(Problem statement) Nothing except the pictures should be left out when you reproduce the listing exactly.

(Given data)

◇ ◇ ◇ ◇ ◇ ◇ ◇

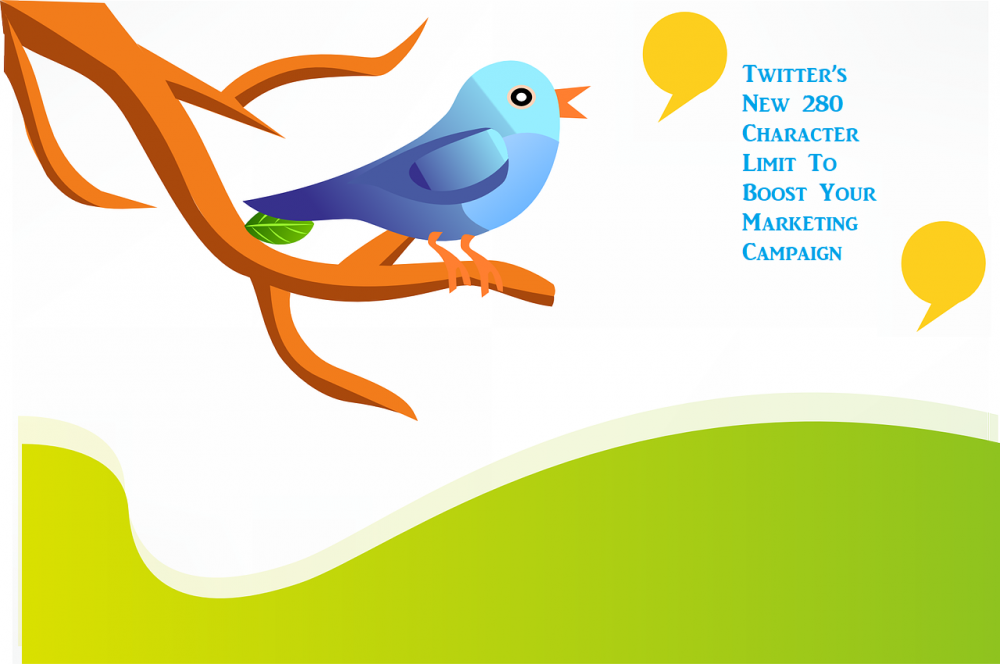 Twitter-New-280-characters-Avalon-Hosting-Services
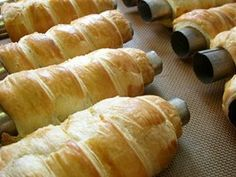 a sníh! do nich Russian Recipes, Desert Recipes, Veggie Recipes, Deserts, Rolls, Food And Drink, Veggies, Bread, Cooking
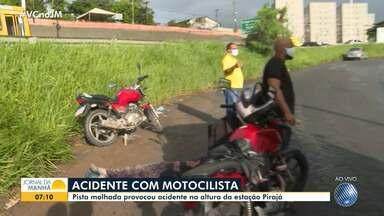 Motociclista fica ferido após se envolver em acidente na BR-324 - Veja informações sobre a ocorrência, que deixa o fluxo lento na região de Pirajá, em Salvador.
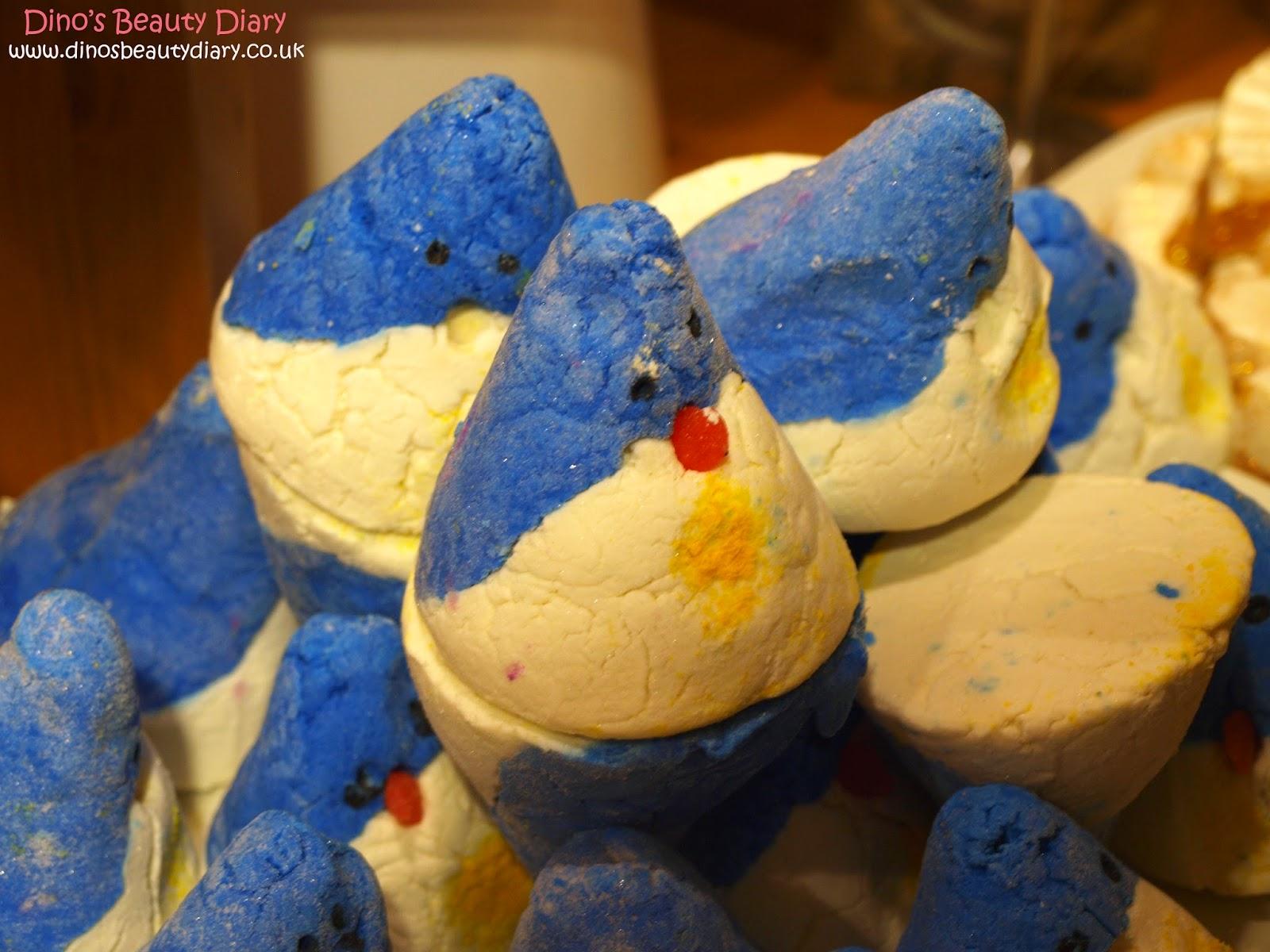 Dino's Beauty Diary - Lush Nottingham Bloggers Event - christmas penguin bubble bars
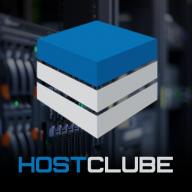 hostclube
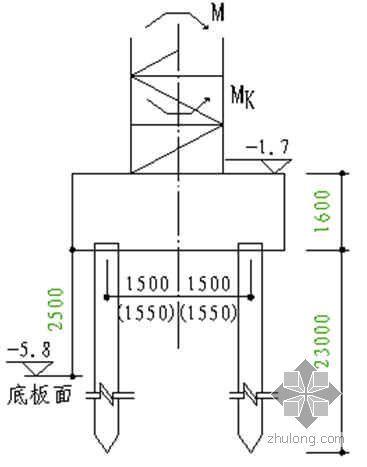 某QTZ150塔吊基础计算(桩基础)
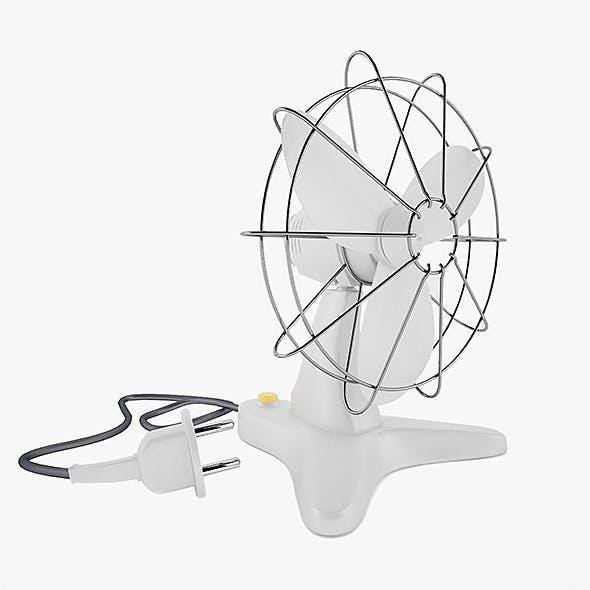 Retro Plastic Fan with Render Setup - 3DOcean Item for Sale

◇ ◇ ◇ ◇ ◇ ◇ ◇

(Answer section)
 Twitter-New-280-characters-Avalon-Hosting-Services
 a sníh! do nich Russian Recipes, Desert Recipes, Veggie Recipes, Deserts, Rolls, Food And Drink, Veggies, Bread, Cooking
 Motociclista fica ferido após se envolver em acidente na BR-324 - Veja informações sobre a ocorrência, que deixa o fluxo lento na região de Pirajá, em Salvador.
 Dino's Beauty Diary - Lush Nottingham Bloggers Event - christmas penguin bubble bars
 hostclube
 某QTZ150塔吊基础计算(桩基础)
 Retro Plastic Fan with Render Setup - 3DOcean Item for Sale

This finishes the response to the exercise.